You don't "resume on epoch 20". To me the epoch number isn't normally changing automatically over time but only when blocks are authored. No matter how long the validator was dead, even years, it still resumes on epoch 9 or 10 when it comes back online.
The changes here come as a consequence of #11727. Epochs are defined in slots, and slots are a measure of real-world time. So even if there are no blocks, the slot numbers are still increasing and by extension the epochs should also keep increasing. This guarantees that given a slot number you can always place it on the correct epoch. The runtime already tracks the epoch index correctly given the slot number (it will skip over epochs that didn't happen), but this does require changes on the client-side in order to re-use the data from the latest epoch announced in case something was skipped (i.e. authorities and randomness). This should be reflected on the spec, sorry for that. I have created an issue for this https://github.com/w3f/polkadot-spec/issues/681.
Thanks, I see.
Am I right that the epoch_index serves no real purpose anymore (as it can always be computed on the fly from the slot number), and is kept just for backwards compatibility?

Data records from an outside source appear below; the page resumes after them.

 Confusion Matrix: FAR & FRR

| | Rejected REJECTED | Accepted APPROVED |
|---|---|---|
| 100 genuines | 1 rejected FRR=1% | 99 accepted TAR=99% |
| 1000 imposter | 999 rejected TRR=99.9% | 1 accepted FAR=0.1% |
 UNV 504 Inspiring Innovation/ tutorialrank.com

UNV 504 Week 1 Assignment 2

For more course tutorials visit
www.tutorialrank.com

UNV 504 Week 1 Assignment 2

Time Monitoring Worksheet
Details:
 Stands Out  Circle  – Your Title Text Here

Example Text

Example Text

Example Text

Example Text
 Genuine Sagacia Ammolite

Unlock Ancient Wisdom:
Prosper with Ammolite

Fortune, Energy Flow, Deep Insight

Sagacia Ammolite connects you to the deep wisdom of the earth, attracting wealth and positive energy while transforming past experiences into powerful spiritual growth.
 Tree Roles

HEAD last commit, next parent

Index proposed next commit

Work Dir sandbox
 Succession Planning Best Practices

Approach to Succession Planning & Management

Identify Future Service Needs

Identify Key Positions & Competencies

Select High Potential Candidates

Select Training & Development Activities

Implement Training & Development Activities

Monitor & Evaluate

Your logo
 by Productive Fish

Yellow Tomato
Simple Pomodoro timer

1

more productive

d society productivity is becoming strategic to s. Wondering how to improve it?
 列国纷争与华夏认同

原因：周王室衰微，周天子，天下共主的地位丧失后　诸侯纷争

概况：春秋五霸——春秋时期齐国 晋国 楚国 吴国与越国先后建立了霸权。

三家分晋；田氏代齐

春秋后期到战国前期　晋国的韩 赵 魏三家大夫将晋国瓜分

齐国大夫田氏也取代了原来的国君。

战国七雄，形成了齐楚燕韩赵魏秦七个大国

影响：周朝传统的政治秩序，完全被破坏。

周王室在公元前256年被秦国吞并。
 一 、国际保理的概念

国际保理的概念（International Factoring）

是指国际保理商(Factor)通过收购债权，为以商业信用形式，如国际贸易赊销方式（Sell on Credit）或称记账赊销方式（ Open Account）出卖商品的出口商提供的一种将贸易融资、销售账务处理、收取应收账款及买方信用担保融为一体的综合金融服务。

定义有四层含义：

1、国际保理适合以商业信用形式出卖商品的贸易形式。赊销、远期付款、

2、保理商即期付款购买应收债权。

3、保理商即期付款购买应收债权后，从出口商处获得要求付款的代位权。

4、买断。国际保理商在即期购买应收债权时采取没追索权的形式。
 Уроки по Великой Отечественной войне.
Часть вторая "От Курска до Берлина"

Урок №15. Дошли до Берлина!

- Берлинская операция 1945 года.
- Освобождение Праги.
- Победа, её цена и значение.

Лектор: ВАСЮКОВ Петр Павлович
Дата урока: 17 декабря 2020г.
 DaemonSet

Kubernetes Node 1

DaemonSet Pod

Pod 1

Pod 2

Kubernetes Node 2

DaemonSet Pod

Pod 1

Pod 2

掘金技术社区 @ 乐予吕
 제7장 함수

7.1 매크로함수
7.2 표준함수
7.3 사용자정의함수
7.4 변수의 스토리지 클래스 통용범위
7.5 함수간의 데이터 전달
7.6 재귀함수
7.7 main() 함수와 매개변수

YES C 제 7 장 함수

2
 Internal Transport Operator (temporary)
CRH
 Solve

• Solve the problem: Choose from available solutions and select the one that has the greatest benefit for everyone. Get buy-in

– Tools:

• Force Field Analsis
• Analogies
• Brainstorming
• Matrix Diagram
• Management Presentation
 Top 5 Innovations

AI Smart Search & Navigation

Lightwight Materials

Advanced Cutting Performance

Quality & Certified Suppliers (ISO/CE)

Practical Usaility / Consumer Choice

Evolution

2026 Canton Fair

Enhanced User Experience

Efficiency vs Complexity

Yes, for example the epoch_index is not part of the digest that's included in the block whenever an epoch ends (https://github.com/paritytech/substrate/blob/master/primitives/consensus/babe/src/digests.rs#L130C1-L136C2). It is still tracked by the runtime and is returned in the Epoch struct of the current_epoch and next_epoch runtime APIs, and it is correctly updated by the runtime if epochs are skipped. But indeed, it is redundant given that it can be calculated from the slot number (you also need know the genesis slot though).
(If in the future we want to be able to dynamically change the epoch length, then this computation of slot -> epoch would need to account for that. In which case, having the epoch_index easily available could be more useful.)